Data for the task

---------------

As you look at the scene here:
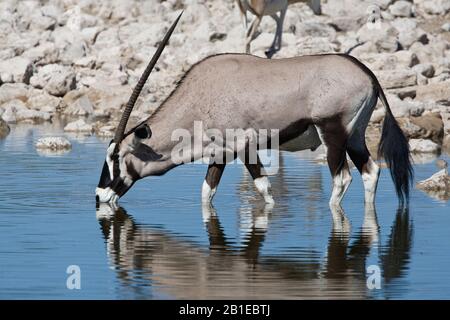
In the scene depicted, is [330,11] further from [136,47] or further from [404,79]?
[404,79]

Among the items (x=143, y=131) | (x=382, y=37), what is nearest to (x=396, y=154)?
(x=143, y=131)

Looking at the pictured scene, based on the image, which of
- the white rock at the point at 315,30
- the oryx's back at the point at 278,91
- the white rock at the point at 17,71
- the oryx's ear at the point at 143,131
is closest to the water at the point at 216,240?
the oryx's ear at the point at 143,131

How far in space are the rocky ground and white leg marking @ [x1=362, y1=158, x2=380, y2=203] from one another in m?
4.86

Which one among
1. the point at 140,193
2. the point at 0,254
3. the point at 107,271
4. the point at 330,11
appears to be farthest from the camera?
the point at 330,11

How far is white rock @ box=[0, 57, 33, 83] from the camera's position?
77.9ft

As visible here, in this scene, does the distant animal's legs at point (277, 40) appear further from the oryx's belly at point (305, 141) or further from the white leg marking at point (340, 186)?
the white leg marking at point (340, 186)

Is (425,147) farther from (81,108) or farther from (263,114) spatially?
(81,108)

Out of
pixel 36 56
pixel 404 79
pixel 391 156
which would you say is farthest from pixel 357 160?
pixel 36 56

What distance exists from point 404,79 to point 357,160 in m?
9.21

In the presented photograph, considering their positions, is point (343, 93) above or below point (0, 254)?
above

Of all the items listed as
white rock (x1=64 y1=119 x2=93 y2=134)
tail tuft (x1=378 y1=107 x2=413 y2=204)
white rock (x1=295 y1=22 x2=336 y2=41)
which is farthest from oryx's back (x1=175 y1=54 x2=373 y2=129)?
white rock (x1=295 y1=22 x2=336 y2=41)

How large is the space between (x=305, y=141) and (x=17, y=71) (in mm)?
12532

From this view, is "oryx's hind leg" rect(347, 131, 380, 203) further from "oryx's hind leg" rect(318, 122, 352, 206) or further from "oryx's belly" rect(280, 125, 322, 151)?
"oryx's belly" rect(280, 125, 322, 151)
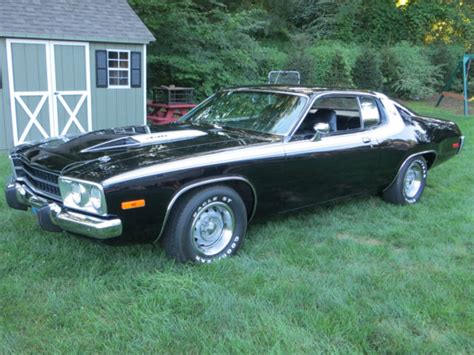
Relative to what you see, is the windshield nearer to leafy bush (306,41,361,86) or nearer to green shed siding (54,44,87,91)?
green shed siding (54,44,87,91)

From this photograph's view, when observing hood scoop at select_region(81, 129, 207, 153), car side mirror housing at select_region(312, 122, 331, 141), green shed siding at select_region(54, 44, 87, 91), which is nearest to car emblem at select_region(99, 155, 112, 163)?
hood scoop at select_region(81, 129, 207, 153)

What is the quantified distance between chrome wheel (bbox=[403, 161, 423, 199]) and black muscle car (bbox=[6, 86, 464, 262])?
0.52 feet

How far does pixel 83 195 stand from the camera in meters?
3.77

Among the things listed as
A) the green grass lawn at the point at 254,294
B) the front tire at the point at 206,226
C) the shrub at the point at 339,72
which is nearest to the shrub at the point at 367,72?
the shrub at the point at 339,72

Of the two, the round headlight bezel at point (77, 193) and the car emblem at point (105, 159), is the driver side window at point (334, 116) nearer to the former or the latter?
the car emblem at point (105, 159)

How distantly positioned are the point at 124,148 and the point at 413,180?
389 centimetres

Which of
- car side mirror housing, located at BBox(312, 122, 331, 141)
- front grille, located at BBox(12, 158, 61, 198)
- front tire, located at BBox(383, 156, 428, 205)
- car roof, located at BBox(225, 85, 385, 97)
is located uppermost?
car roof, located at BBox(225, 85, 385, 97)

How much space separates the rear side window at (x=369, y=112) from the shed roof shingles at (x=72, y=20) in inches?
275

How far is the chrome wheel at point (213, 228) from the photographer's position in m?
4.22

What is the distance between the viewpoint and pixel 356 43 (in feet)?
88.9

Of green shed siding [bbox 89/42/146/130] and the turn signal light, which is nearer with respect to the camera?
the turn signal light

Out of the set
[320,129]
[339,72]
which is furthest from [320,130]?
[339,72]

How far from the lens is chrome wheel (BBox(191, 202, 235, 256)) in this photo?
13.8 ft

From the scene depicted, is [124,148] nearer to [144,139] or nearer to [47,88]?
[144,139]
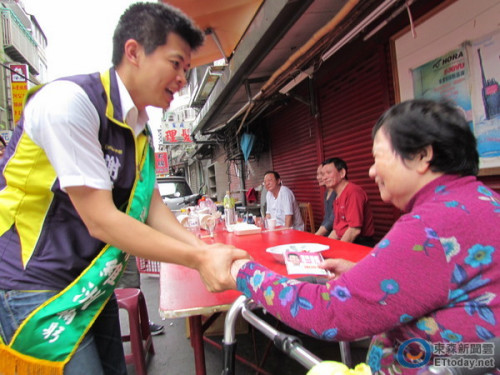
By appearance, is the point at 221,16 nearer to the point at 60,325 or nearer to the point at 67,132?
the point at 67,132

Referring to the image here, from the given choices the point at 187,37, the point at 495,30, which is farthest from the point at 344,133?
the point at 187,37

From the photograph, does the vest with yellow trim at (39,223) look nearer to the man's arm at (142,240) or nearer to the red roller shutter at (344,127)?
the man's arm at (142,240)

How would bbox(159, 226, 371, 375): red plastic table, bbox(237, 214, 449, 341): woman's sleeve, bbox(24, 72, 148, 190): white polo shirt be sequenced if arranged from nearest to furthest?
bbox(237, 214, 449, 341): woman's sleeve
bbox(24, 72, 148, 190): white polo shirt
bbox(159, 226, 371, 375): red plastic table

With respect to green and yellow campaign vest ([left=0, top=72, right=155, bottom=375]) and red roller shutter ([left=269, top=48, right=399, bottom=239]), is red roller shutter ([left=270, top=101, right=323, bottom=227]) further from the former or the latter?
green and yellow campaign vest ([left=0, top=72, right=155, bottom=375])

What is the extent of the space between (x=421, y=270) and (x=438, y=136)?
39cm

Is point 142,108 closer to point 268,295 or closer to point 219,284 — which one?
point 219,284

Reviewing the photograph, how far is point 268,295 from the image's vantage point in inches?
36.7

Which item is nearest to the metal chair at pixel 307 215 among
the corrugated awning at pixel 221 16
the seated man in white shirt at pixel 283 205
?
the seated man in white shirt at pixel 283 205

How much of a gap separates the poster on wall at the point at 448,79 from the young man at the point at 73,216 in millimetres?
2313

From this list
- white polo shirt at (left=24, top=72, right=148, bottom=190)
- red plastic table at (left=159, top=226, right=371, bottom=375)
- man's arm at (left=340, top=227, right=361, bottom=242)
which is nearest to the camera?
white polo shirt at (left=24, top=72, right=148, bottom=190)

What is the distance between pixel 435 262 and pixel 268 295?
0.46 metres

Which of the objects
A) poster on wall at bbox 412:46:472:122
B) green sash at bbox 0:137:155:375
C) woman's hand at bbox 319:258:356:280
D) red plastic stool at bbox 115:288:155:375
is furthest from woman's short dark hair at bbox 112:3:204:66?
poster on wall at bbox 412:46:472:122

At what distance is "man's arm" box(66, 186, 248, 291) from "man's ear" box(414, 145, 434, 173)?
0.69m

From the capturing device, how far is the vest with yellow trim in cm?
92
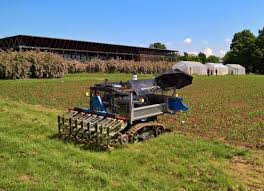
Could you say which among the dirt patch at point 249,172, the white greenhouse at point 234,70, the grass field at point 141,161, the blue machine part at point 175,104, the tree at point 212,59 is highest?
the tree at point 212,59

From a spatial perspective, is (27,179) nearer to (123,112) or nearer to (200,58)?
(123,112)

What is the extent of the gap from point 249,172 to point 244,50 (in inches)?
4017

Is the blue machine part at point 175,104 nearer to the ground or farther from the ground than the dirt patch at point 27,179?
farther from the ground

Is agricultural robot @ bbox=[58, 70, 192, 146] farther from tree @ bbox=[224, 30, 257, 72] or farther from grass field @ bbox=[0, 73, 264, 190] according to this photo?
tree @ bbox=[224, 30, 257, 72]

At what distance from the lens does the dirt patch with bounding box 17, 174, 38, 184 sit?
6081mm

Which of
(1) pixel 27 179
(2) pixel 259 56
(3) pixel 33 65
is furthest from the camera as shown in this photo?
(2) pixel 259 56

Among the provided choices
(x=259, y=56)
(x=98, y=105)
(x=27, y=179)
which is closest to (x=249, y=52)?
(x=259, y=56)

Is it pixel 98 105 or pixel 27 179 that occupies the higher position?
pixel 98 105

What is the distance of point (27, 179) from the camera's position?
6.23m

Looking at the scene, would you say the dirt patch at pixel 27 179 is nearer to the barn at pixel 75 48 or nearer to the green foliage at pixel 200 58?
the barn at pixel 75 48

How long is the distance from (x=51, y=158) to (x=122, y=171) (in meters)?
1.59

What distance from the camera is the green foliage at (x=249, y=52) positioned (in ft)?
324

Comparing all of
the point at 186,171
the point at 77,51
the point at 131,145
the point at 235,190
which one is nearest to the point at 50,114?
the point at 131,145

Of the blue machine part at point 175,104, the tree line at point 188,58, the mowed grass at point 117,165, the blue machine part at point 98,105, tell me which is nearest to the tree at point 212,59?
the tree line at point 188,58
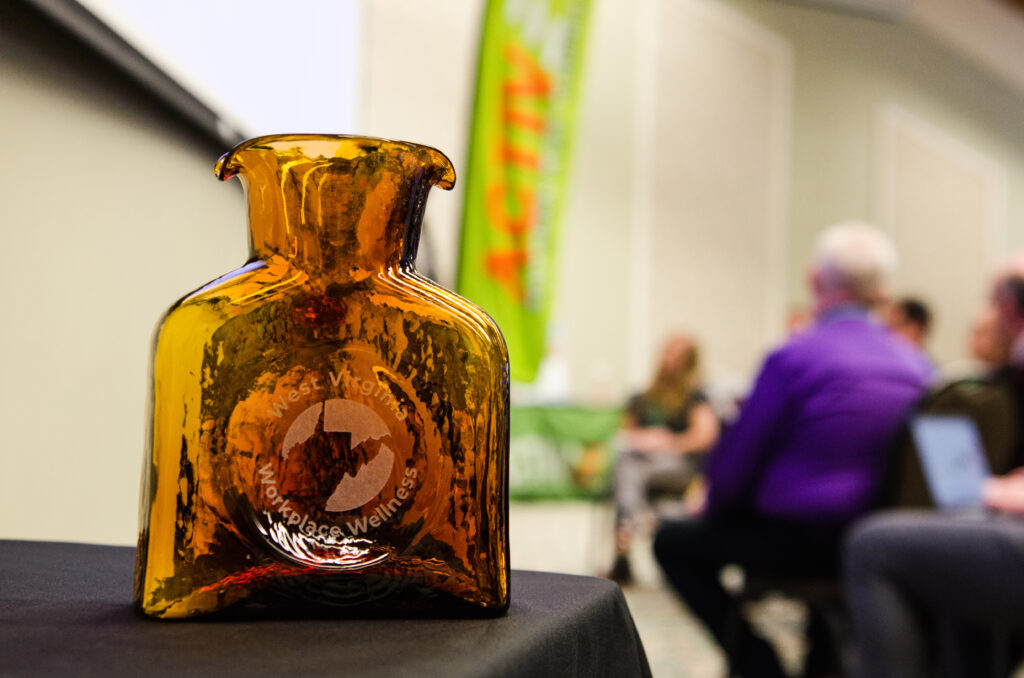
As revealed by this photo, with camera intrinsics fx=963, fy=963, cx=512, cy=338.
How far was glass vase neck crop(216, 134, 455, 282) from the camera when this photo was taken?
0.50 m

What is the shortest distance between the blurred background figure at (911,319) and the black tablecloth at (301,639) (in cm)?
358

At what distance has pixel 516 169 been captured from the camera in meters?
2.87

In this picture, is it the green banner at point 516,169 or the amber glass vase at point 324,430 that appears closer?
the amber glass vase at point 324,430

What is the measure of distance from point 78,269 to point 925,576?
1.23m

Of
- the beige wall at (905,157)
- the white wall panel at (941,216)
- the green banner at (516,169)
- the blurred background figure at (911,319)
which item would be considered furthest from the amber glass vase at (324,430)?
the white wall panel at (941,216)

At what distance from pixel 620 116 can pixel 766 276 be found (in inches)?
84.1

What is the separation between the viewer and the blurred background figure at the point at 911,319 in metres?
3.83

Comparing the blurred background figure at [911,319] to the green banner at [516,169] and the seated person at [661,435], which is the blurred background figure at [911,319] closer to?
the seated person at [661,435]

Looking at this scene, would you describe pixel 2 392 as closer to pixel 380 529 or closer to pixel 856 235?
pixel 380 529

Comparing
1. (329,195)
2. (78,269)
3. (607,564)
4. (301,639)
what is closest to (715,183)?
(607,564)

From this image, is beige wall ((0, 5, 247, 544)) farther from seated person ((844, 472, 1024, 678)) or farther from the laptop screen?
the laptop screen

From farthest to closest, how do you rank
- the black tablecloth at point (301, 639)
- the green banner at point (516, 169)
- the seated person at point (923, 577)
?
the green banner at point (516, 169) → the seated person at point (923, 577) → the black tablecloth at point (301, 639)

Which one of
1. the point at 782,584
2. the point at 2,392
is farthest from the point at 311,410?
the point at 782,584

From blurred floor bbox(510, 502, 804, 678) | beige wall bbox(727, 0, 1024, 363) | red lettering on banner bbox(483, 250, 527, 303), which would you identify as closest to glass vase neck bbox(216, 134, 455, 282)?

---------------

What the task asks
Reproduce, exactly and with nothing added, the lines from the one that includes "What is the shortest" through the last line of the material.

Result of the task
What is the shortest distance between the blurred background figure at (911,319) and the black tablecloth at (301,639) (in cm)?
358

At what distance has pixel 516 169 been captured from the camera in meters?
2.87

In this picture, is it the green banner at point 516,169 or the amber glass vase at point 324,430 that appears closer?
the amber glass vase at point 324,430

What is the measure of distance from point 78,269 to point 925,576?
1.23m

Of
- the beige wall at (905,157)
- the white wall panel at (941,216)
- the green banner at (516,169)
- the blurred background figure at (911,319)
which item would be considered furthest from the amber glass vase at (324,430)?
the white wall panel at (941,216)

At what distance from pixel 620 116 can pixel 766 276 be found (in inches)?
84.1

What is the separation between the viewer and the blurred background figure at the point at 911,319 in metres?
3.83

Comparing the blurred background figure at [911,319] to the green banner at [516,169] and the seated person at [661,435], which is the blurred background figure at [911,319] closer to?
the seated person at [661,435]

Looking at this scene, would you describe pixel 2 392 as closer to pixel 380 529 or closer to pixel 856 235?
pixel 380 529

Comparing
1. (329,195)
2. (78,269)
3. (607,564)
4. (301,639)
what is closest to (715,183)?
(607,564)

From this image, is beige wall ((0, 5, 247, 544)) farther from seated person ((844, 472, 1024, 678)) or farther from the laptop screen?
the laptop screen

From farthest to closest, how do you rank
- the black tablecloth at point (301, 639)
- the green banner at point (516, 169)
- the seated person at point (923, 577)
?
the green banner at point (516, 169) → the seated person at point (923, 577) → the black tablecloth at point (301, 639)

Which one of
1. the point at 782,584
2. the point at 2,392
is farthest from the point at 311,410?
the point at 782,584

From blurred floor bbox(510, 502, 804, 678) | beige wall bbox(727, 0, 1024, 363) | red lettering on banner bbox(483, 250, 527, 303), which would you identify as closest to glass vase neck bbox(216, 134, 455, 282)?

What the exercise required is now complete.